Hi, I have the same problem as you describe here:

> * successfully set certificate verify locations:
> *   CAfile: /etc/ssl/certs/ca.crt
>   CApath: /etc/ssl/certs/
> * SSLv3, TLS handshake, Client hello (1):
> * SSLv3, TLS handshake, Server hello (2):
> * SSLv3, TLS handshake, CERT (11):
>
>
> * SSLv3, TLS alert, Server hello (2):
> * SSL certificate problem: unable to get local issuer certificate
> * Closing connection #0
> curl: (60) SSL certificate problem: unable to get local issuer certificate
> More details here: http://curl.haxx.se/docs/sslcerts.html
>
>
>
> curl performs SSL certificate verification by default, using a "bundle"

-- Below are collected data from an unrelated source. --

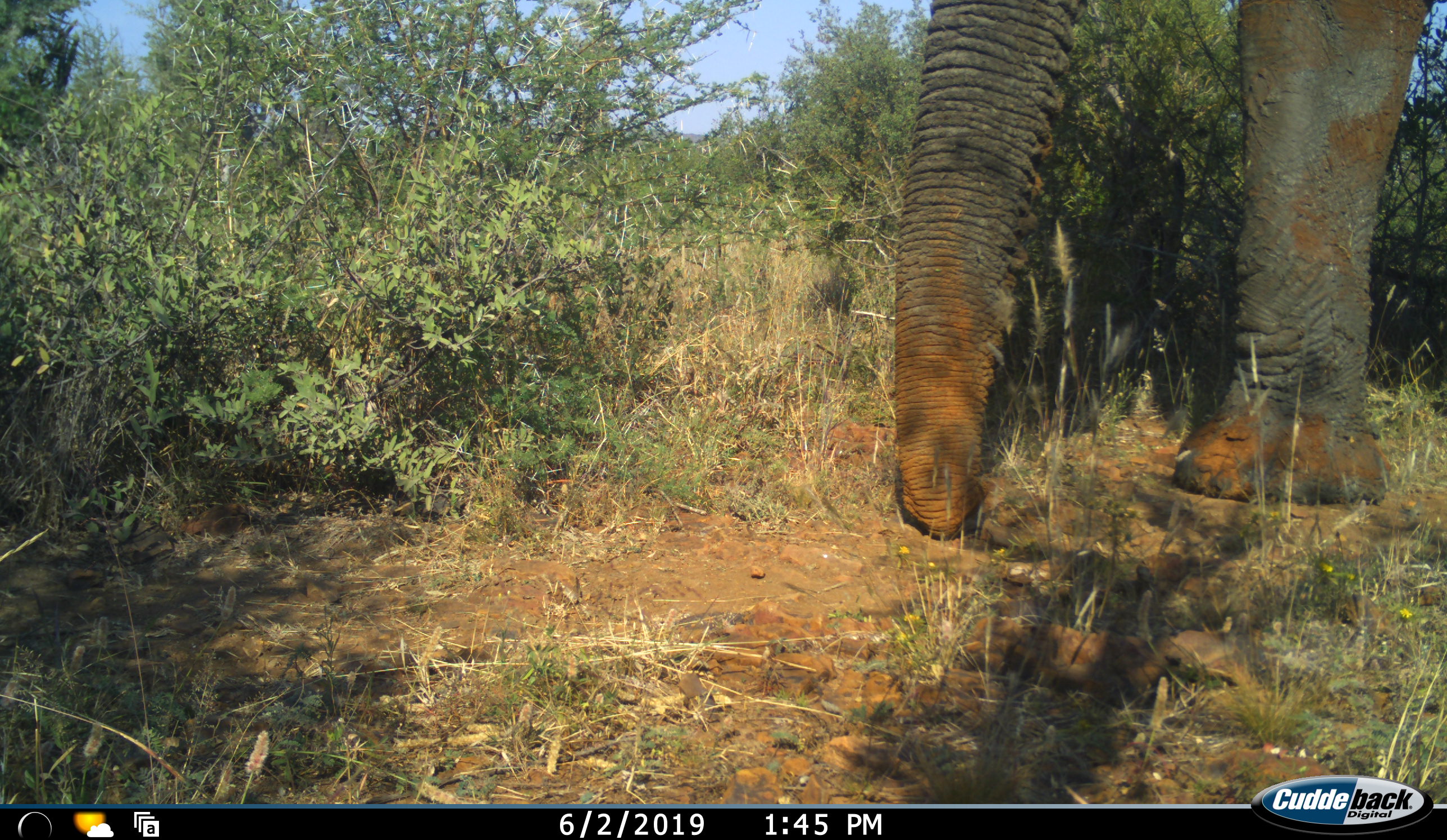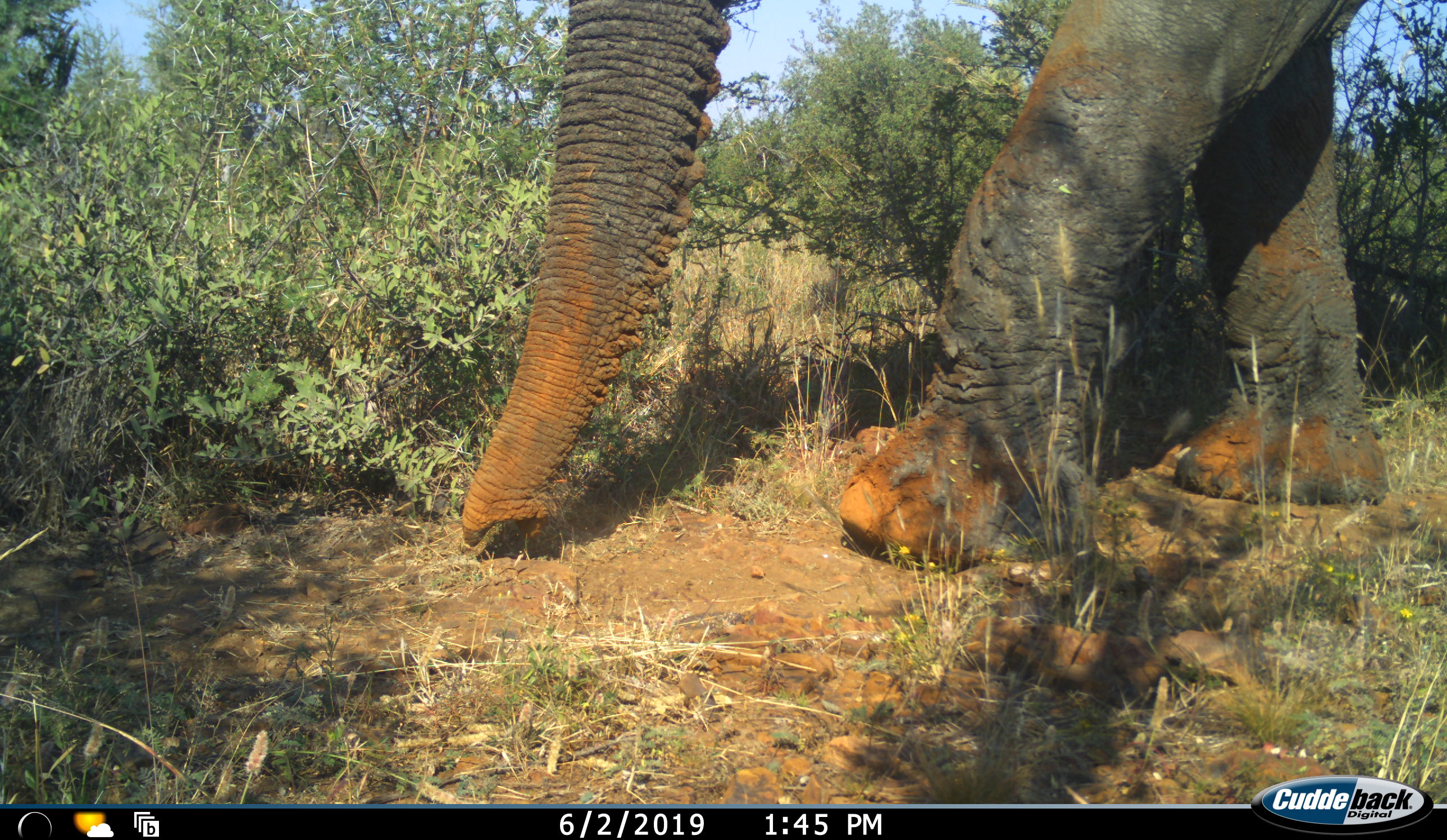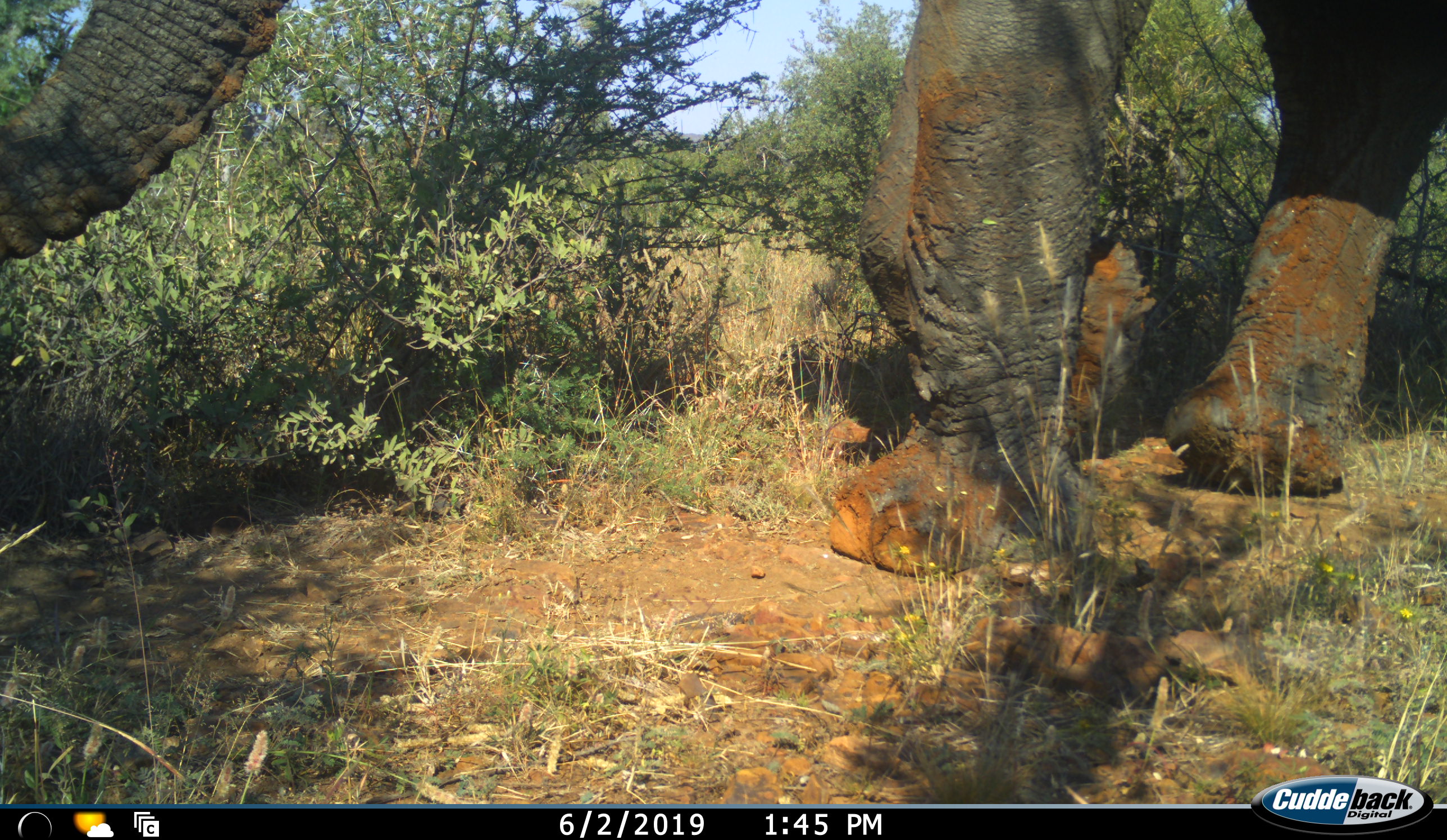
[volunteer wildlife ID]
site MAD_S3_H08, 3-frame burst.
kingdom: Animalia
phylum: Chordata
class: Mammalia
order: Proboscidea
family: Elephantidae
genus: Loxodonta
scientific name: Loxodonta africana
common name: african bush elephant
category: elephant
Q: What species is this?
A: Elephant (african bush elephant) (Loxodonta africana).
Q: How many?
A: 1.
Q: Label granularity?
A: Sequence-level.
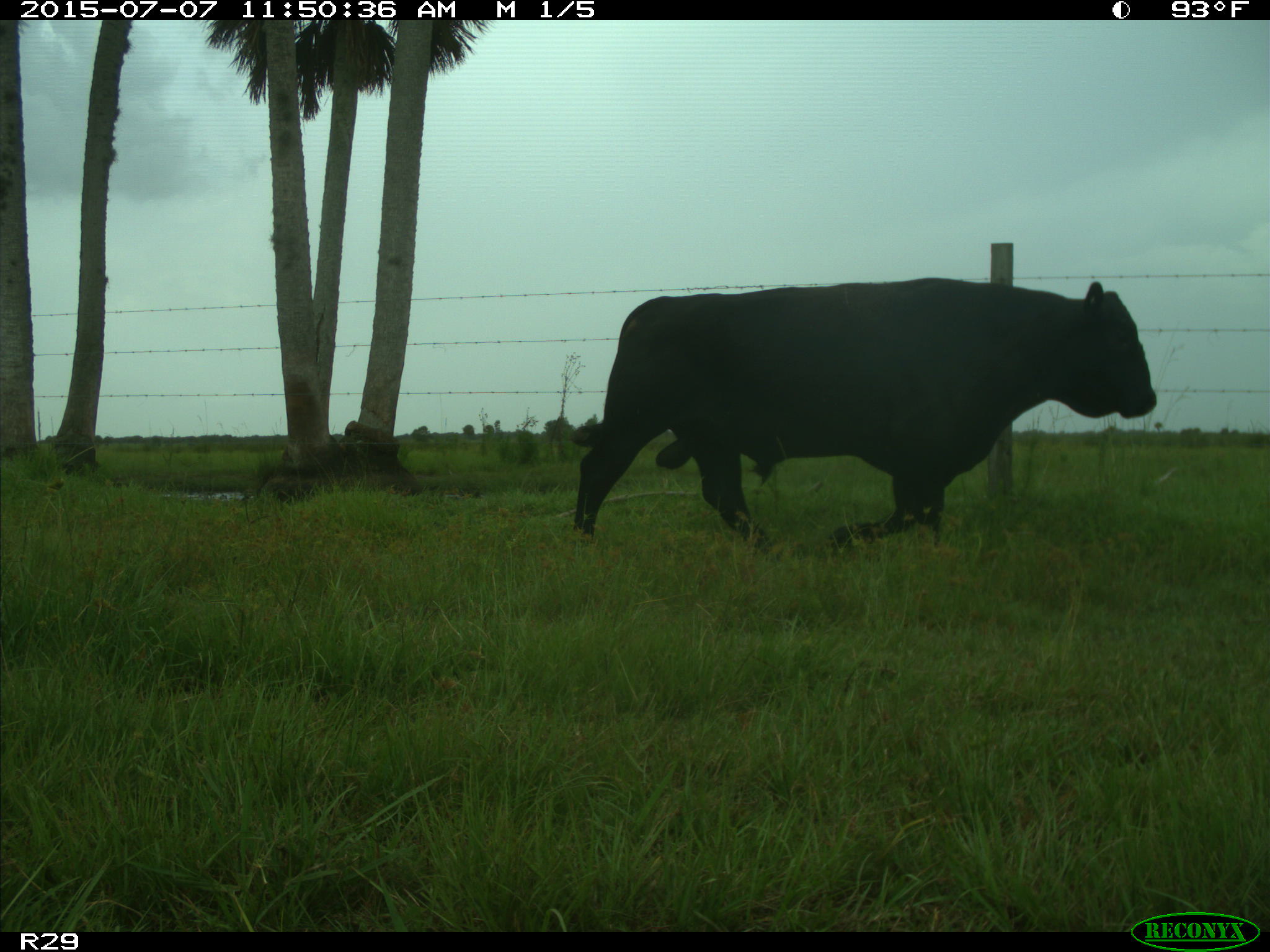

>  of Certificate Authority (CA) public keys (CA certs). If the default
>  bundle file isn't adequate, you can specify an alternate file
>
>
>  using the --cacert option.
> If this HTTPS server uses a certificate signed by a CA represented in
>  the bundle, the certificate verification probably failed due to a
>  problem with the certificate (it might be expired, or the name might
>
>
>  not match the domain name in the URL).
> If you'd like to turn off curl's verification of the certificate, use
>  the -k (or --insecure) option.

Is there any news on how to fix this?